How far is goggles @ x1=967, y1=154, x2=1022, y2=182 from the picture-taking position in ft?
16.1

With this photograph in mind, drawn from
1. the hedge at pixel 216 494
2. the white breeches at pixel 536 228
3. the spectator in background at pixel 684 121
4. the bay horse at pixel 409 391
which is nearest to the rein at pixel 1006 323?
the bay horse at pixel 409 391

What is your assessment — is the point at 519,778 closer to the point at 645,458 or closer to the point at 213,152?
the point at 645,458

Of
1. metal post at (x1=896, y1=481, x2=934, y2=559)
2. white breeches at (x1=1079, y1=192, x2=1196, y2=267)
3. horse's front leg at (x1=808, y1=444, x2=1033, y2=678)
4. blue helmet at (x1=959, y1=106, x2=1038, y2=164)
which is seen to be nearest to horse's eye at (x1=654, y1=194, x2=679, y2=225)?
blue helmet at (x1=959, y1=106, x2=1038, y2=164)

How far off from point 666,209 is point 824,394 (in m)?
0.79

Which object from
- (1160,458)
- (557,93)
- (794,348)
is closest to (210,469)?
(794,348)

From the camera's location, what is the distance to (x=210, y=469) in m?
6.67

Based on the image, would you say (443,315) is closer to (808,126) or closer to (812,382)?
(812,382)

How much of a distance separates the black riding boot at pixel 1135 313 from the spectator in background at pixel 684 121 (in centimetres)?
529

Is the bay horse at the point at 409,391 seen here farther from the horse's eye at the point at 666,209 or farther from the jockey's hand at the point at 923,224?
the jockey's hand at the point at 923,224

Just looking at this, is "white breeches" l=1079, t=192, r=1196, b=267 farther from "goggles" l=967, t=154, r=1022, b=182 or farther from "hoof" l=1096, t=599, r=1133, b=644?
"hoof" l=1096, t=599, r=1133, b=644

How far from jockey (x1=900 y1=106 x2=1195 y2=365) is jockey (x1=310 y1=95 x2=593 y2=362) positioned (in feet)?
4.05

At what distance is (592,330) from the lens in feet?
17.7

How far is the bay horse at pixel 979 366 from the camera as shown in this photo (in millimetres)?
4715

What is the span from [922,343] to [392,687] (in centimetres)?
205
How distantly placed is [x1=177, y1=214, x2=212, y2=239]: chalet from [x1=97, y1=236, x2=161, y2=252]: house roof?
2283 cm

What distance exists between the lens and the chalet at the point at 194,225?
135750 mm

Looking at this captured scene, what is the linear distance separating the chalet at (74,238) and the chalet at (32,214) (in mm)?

+++++

Copy out everything from the line that contains "Is the bay horse at the" down to the end of the records, character for character.

**Exercise result:**
Is the bay horse at the point at 409,391 seen here farther from the horse's eye at the point at 666,209 or farther from the jockey's hand at the point at 923,224?
the jockey's hand at the point at 923,224

Just looking at this, is "white breeches" l=1079, t=192, r=1196, b=267 farther from "goggles" l=967, t=154, r=1022, b=182 or farther from "hoof" l=1096, t=599, r=1133, b=644?
"hoof" l=1096, t=599, r=1133, b=644

How far from jockey (x1=900 y1=106 x2=1195 y2=365) is jockey (x1=310 y1=95 x2=593 y2=362) positioned (in feet)?
4.05

At what distance is (592,330) from the lens in feet?
17.7

How far is the bay horse at pixel 979 366 from the camera as shown in this photo (in millimetres)?
4715

What is the span from [922,343] to [392,687] (in centimetres)?
205
How distantly placed is [x1=177, y1=214, x2=212, y2=239]: chalet from [x1=97, y1=236, x2=161, y2=252]: house roof?
2283 cm

What distance exists between the lens and the chalet at the point at 194,225?
135750 mm

Looking at this captured scene, what is the linear distance separating the chalet at (74,238) and the chalet at (32,214) (in mm)?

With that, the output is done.